И вот почти под утро мне приснилось, будто захожу я в магазин, где среди всевозможных мелких товаров: значков каких-то, замков дверных, оберточной бумаги, коробок конфет – вижу красивые красные модные сапоги и хочу купить их. Мне дают их примерить, и, натягивая сапоги на ноги, я вдруг понимаю, что они… картонные. Но я все-таки покупаю эту пару, выхожу на улицу, ощущая, как красиво выглядят мои ноги в модных сапожках, тут начинается дождь – и яркая обновка под его сильными струями начинает быстро размокать!

Бабушка моя, состоявшая в Союзе журналистов и в компартии, выслушав сон, сказала:

– Жених картонный. Если и поженитесь – ненадолго, до первой ссоры… – И прибавила: – Хорошо, что ты мне сон рассказала: нужно сдать в ремонт мои полусапожки. А то уже холодно для туфель.

* * *

Бабушка сдавала обувь в ремонт всегда одному и тому же сапожнику-китайцу. И, когда возвращалась от него, обычно говорила:

– Не похож он на сапожника, а похож на разведчика.

– Почему? – удивлялась я.

– У него выправка военная и речь слишком грамотная, я стараюсь обычно его разговорить, ведь он не может считать чем-то ему опасной обычную старушку.

Я сразу вспоминала Агату Кристи, тонко угадавшую, что никто не обращает внимания на пожилых дам, которые сами тем не менее из-за массы свободного времени обращают внимание на все.

И в тот день, вернувшись с отремонтированной обувью, бабушка произнесла уже привычное:

– Нет, он, совершенно точно китайский резидент!

– Здурово, – сказала я, просто чтобы как-то отреагировать.

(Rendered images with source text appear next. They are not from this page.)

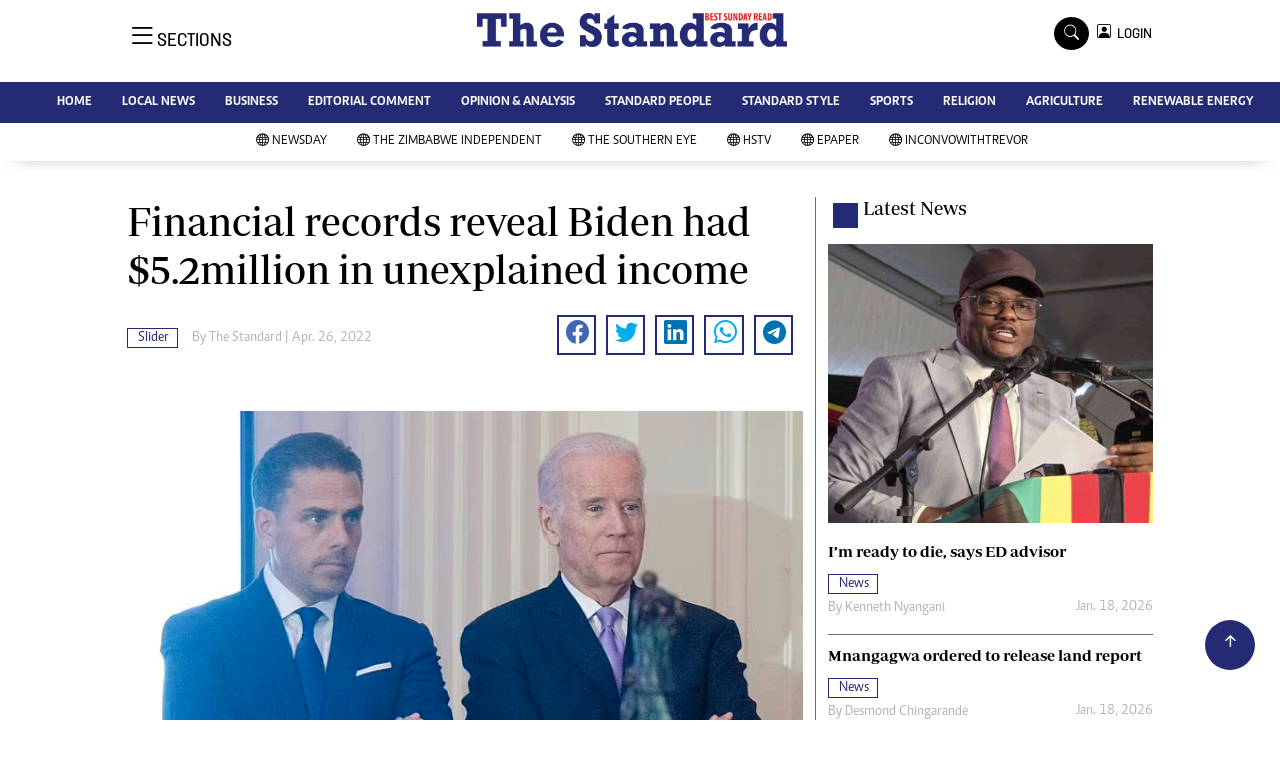

--- FILE ---
content_type: text/html; charset=utf-8
request_url: https://www.google.com/recaptcha/api2/aframe
body_size: 269
content:
<!DOCTYPE HTML><html><head><meta http-equiv="content-type" content="text/html; charset=UTF-8"></head><body><script nonce="ygqPaTUSWSH8wP775E8vIQ">/** Anti-fraud and anti-abuse applications only. See google.com/recaptcha */ try{var clients={'sodar':'https://pagead2.googlesyndication.com/pagead/sodar?'};window.addEventListener("message",function(a){try{if(a.source===window.parent){var b=JSON.parse(a.data);var c=clients[b['id']];if(c){var d=document.createElement('img');d.src=c+b['params']+'&rc='+(localStorage.getItem("rc::a")?sessionStorage.getItem("rc::b"):"");window.document.body.appendChild(d);sessionStorage.setItem("rc::e",parseInt(sessionStorage.getItem("rc::e")||0)+1);localStorage.setItem("rc::h",'1769013973946');}}}catch(b){}});window.parent.postMessage("_grecaptcha_ready", "*");}catch(b){}</script></body></html>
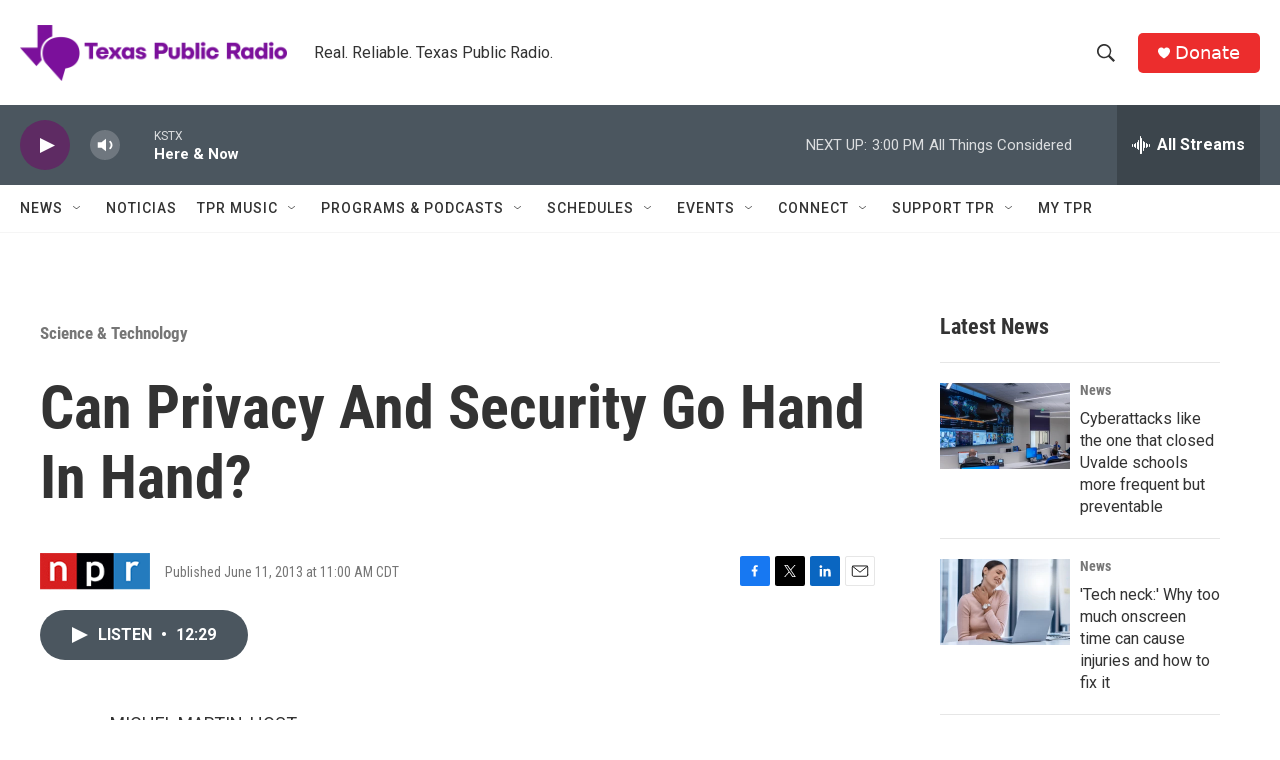

--- FILE ---
content_type: text/html; charset=utf-8
request_url: https://www.google.com/recaptcha/api2/aframe
body_size: 267
content:
<!DOCTYPE HTML><html><head><meta http-equiv="content-type" content="text/html; charset=UTF-8"></head><body><script nonce="iwuKqXW6GpjehwhLrc3Q1Q">/** Anti-fraud and anti-abuse applications only. See google.com/recaptcha */ try{var clients={'sodar':'https://pagead2.googlesyndication.com/pagead/sodar?'};window.addEventListener("message",function(a){try{if(a.source===window.parent){var b=JSON.parse(a.data);var c=clients[b['id']];if(c){var d=document.createElement('img');d.src=c+b['params']+'&rc='+(localStorage.getItem("rc::a")?sessionStorage.getItem("rc::b"):"");window.document.body.appendChild(d);sessionStorage.setItem("rc::e",parseInt(sessionStorage.getItem("rc::e")||0)+1);localStorage.setItem("rc::h",'1768851725301');}}}catch(b){}});window.parent.postMessage("_grecaptcha_ready", "*");}catch(b){}</script></body></html>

Но, конечно, слова бабушки я не принимала всерьез. Страна, в которой я родилась, только что раскололась и рухнула, и толпа, точно вылупившийся из нее монстр, кинулась яростно топтать свою скорлупу, чтобы, стерев в порошок, получить от ее продажи зеленую прибыль.

Мальчишки хотели стать уже не художниками, космонавтами или штирлицами, а бандитами, а девочки – путанами! Но потом, к счастью для страны, бандиты мечты трансформировались в банкиров, а путаны в моделей. Но про разведчиков как-то никто и не вспоминал. Профессия словно затонула в мутной воде перемен. Иногда, правда, гоняли по телеящику старый советский фильм «Семнадцать мгновений весны», который с удовольствием смотрела моя бабушка. Воздействием фильма я и объясняла ее паранойяльные идеи. Кроме того, юность бабушки совпала с тридцатыми годами прошлого века с их черными воронками и шпиономанией…

Когда Димон повесил у себя в кабинете на работе портрет Сталина, я спросила его: «У тебя, видимо, никто из дедов-прадедов в тридцатые годы не пострадал?»

– Мы потеряли империю! – сказал он раздраженно. – А он империю построил! И выиграл войну! А все остальное про него – либеральная чушь!

– Сильную страну можно построить не на костях, – сказала я.

Но вездеход времен перевалил через границу веков, и в стране стали медленно проступать приоритеты прошлого, незаметно меняя клиповую мозаичность сознания и вытесняя одряхлевшего, но не повзрослевшего цыпленка-монстра за пределы новой общественной скорлупы.

И вот два года назад история с бабушкиным сапожником внезапно всплыла вновь, чтобы обрести окончание. Сын моей и Юлькиной приятельницы, учительницы испанского языка, окончив школу с отличием, поступил в академию на факультет военных переводчиков.

– Стану контрразведчиком, двойная жизнь – это по мне! – объяснил он, приехав с матерью к Юльке на дачу. – Буду ловить шпионов!

– Боря, – сказала я удивленно, – разве профессия не ушла в прошлое вместе с деревянными счетами кассиров или перкуссией вместо флюорографии?

– Точно! – засмеялась Юлька. – Какие могут быть шпионы, когда у метро можно купить все что угодно, а на военных полигонах катаются буржуи на снегоходах?

– Ну, это вы преувеличиваете, – сказал Борис серьезно, – насмотрелись телевизионных спекуляций. У метро многого не купишь, это все вранье! Но агенты вот есть, точно! Только формы работы и у них, и у нас стали совсем иные. С применением компьютеров и мобильных телефонов.